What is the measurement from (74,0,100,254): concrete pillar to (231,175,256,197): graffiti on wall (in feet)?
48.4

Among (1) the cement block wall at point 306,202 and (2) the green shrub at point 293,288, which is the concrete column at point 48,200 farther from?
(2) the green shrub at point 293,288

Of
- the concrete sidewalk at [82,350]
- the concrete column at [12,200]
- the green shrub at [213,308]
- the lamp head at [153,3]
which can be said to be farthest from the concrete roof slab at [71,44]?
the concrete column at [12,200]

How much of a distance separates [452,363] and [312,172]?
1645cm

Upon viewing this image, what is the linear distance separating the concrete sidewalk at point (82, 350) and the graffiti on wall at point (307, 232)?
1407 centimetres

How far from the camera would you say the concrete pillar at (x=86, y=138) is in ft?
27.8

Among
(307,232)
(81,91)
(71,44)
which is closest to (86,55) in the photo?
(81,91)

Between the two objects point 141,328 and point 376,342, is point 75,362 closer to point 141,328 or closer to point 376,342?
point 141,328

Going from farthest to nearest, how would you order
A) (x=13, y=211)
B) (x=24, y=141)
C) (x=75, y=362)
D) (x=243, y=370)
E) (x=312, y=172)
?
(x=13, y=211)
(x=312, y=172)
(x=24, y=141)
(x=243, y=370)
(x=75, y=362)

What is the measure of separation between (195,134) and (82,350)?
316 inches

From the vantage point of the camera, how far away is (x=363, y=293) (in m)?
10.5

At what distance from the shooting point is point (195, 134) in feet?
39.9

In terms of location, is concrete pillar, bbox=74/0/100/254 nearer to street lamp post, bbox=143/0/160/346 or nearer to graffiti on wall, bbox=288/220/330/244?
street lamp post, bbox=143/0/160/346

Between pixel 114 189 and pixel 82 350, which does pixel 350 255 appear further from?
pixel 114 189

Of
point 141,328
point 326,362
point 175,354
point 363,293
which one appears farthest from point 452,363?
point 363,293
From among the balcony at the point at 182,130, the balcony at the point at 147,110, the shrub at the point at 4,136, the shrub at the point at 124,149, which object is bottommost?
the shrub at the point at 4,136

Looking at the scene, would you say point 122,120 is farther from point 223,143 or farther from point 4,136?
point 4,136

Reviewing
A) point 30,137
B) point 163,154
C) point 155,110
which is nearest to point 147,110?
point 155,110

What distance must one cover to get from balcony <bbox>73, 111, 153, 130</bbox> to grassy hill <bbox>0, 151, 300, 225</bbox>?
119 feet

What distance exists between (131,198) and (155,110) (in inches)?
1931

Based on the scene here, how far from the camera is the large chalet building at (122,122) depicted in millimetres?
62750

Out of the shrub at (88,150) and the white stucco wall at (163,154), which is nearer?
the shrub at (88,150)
++++++++
### [Aim of the exercise]
Rewrite the records above as a JSON list of strings, with one string for each line and blank lines omitted.

### [Answer to the task]
[
  "What is the measurement from (74,0,100,254): concrete pillar to (231,175,256,197): graffiti on wall (in feet)?",
  "48.4",
  "Among (1) the cement block wall at point 306,202 and (2) the green shrub at point 293,288, which is the concrete column at point 48,200 farther from?",
  "(2) the green shrub at point 293,288",
  "Of",
  "- the concrete sidewalk at [82,350]",
  "- the concrete column at [12,200]",
  "- the green shrub at [213,308]",
  "- the lamp head at [153,3]",
  "which can be said to be farthest from the concrete roof slab at [71,44]?",
  "the concrete column at [12,200]",
  "How much of a distance separates [452,363] and [312,172]?",
  "1645cm",
  "Upon viewing this image, what is the linear distance separating the concrete sidewalk at point (82, 350) and the graffiti on wall at point (307, 232)?",
  "1407 centimetres",
  "How far from the camera would you say the concrete pillar at (x=86, y=138) is in ft?",
  "27.8",
  "Among",
  "(307,232)",
  "(81,91)",
  "(71,44)",
  "which is closest to (86,55) in the photo?",
  "(81,91)",
  "Between the two objects point 141,328 and point 376,342, is point 75,362 closer to point 141,328 or closer to point 376,342?",
  "point 141,328",
  "Going from farthest to nearest, how would you order",
  "A) (x=13, y=211)",
  "B) (x=24, y=141)",
  "C) (x=75, y=362)",
  "D) (x=243, y=370)",
  "E) (x=312, y=172)",
  "?",
  "(x=13, y=211)",
  "(x=312, y=172)",
  "(x=24, y=141)",
  "(x=243, y=370)",
  "(x=75, y=362)",
  "What is the measure of separation between (195,134) and (82,350)?",
  "316 inches",
  "From the vantage point of the camera, how far away is (x=363, y=293) (in m)?",
  "10.5",
  "At what distance from the shooting point is point (195, 134) in feet?",
  "39.9",
  "In terms of location, is concrete pillar, bbox=74/0/100/254 nearer to street lamp post, bbox=143/0/160/346 or nearer to graffiti on wall, bbox=288/220/330/244?",
  "street lamp post, bbox=143/0/160/346",
  "Between pixel 114 189 and pixel 82 350, which does pixel 350 255 appear further from?",
  "pixel 114 189",
  "Of",
  "point 141,328",
  "point 326,362",
  "point 175,354",
  "point 363,293",
  "which one appears farthest from point 452,363?",
  "point 363,293",
  "From among the balcony at the point at 182,130, the balcony at the point at 147,110, the shrub at the point at 4,136, the shrub at the point at 124,149, which object is bottommost?",
  "the shrub at the point at 4,136",
  "Looking at the scene, would you say point 122,120 is farther from point 223,143 or farther from point 4,136?",
  "point 4,136",
  "Reviewing",
  "A) point 30,137",
  "B) point 163,154",
  "C) point 155,110",
  "which is nearest to point 147,110?",
  "point 155,110",
  "What distance must one cover to get from balcony <bbox>73, 111, 153, 130</bbox> to grassy hill <bbox>0, 151, 300, 225</bbox>?",
  "119 feet",
  "What distance exists between (131,198) and (155,110) (in inches)?",
  "1931",
  "Based on the scene here, how far from the camera is the large chalet building at (122,122) depicted in millimetres?",
  "62750",
  "Out of the shrub at (88,150) and the white stucco wall at (163,154), which is nearer?",
  "the shrub at (88,150)"
]